[[ RECORDS FOR THIS TASK, beginning ]]

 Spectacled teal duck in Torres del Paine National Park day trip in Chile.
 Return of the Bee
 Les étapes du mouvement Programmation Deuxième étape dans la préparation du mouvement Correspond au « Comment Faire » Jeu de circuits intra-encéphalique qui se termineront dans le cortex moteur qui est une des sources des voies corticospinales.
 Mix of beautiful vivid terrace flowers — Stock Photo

[[ RECORDS FOR THIS TASK, end ]]
[[ RECORDS FOR THIS TASK, beginning ]]

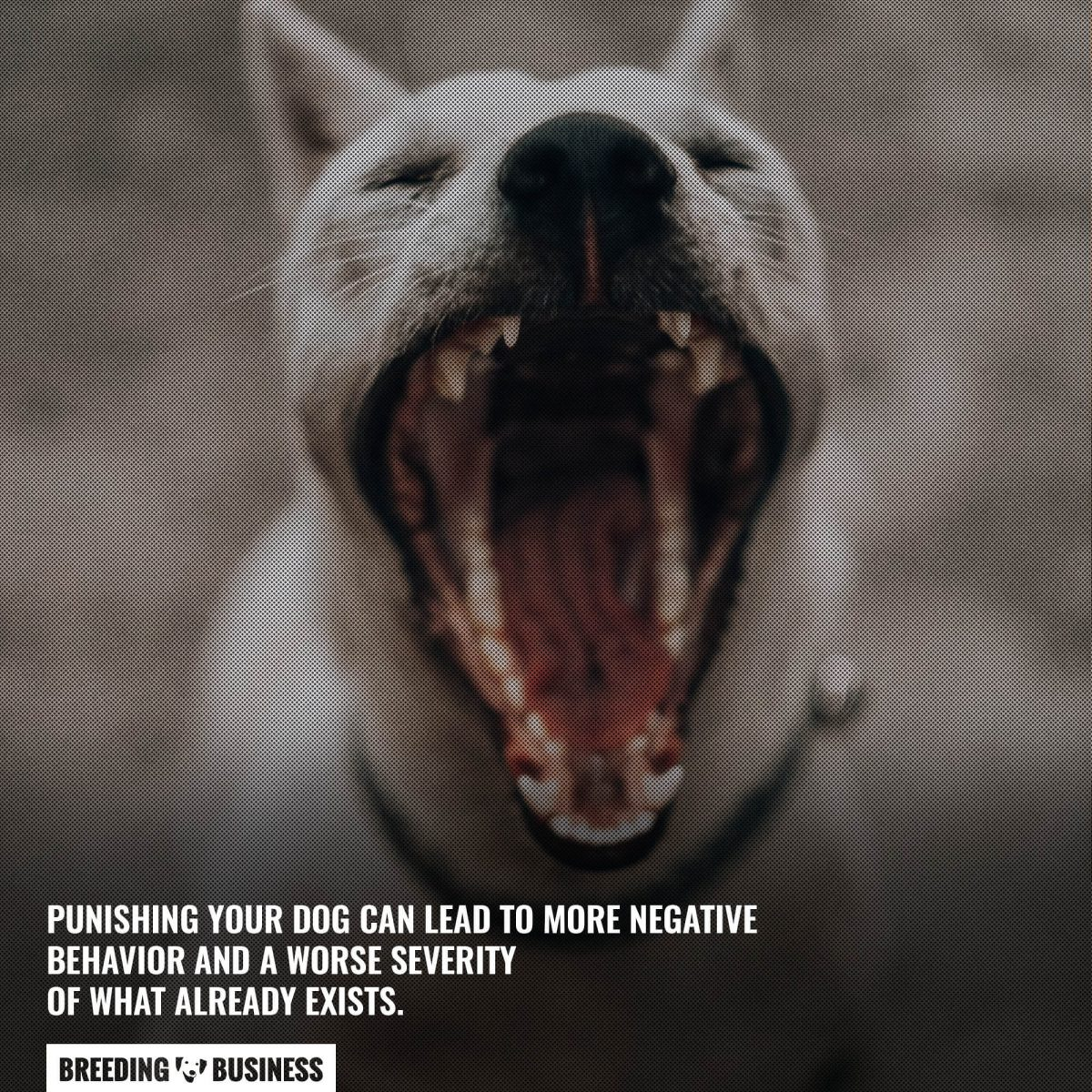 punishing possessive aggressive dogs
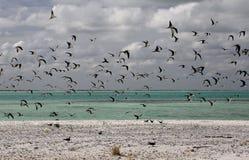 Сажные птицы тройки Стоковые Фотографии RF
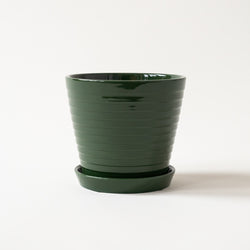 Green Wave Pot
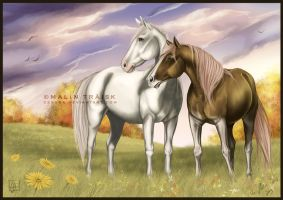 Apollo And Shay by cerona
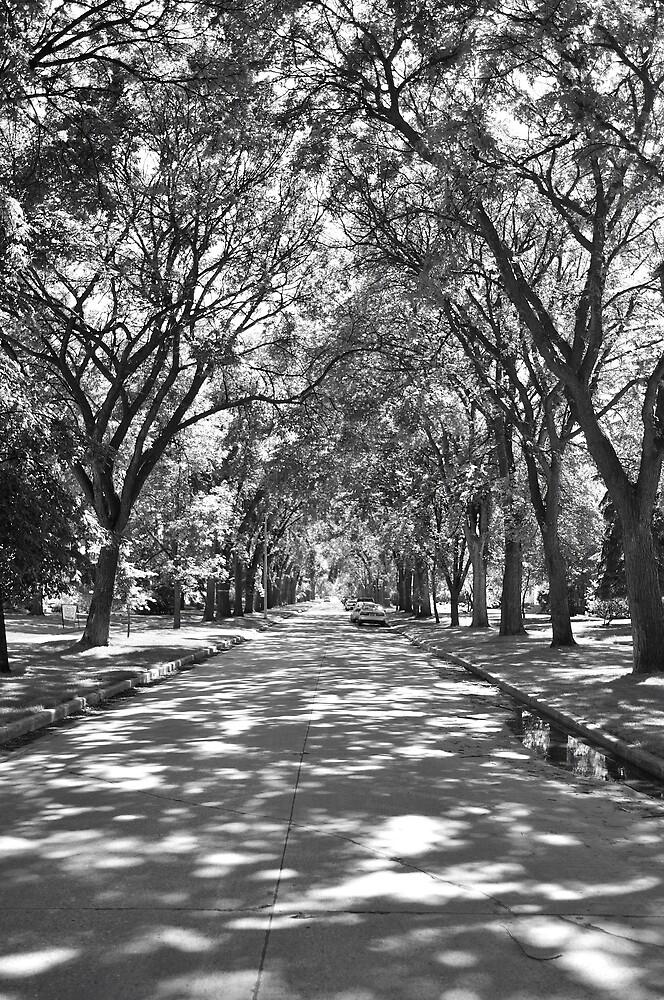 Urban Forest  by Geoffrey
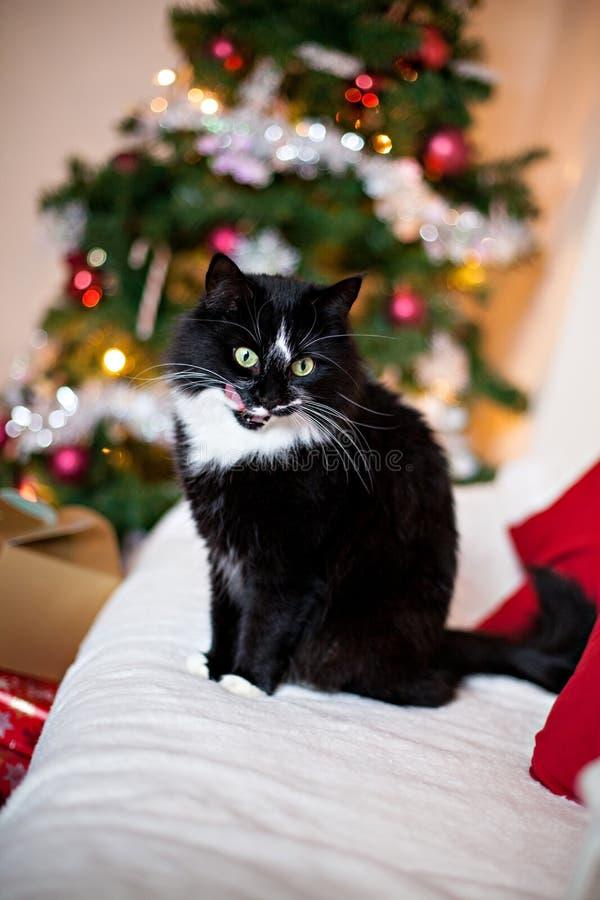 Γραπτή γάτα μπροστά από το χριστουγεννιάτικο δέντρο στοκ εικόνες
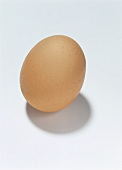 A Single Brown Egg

[[ RECORDS FOR THIS TASK, end ]]
[[ RECORDS FOR THIS TASK, beginning ]]

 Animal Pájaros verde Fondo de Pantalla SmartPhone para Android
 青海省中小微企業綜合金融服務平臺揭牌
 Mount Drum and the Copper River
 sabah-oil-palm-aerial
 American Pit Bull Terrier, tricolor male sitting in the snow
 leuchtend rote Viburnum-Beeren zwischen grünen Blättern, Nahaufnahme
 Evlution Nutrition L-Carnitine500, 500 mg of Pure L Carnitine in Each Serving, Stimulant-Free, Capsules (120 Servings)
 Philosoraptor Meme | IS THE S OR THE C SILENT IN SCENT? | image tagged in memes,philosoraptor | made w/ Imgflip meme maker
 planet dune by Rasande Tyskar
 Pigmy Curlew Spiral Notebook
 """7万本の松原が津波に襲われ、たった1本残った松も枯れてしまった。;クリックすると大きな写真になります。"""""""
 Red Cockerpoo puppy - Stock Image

[[ RECORDS FOR THIS TASK, end ]]

*WHAT THE TASK REQUIRES:*
Show the lines in the entries above that include the string "Stock".

*TASK ANSWER:*
 Mix of beautiful vivid terrace flowers — Stock Photo
 Red Cockerpoo puppy - Stock Image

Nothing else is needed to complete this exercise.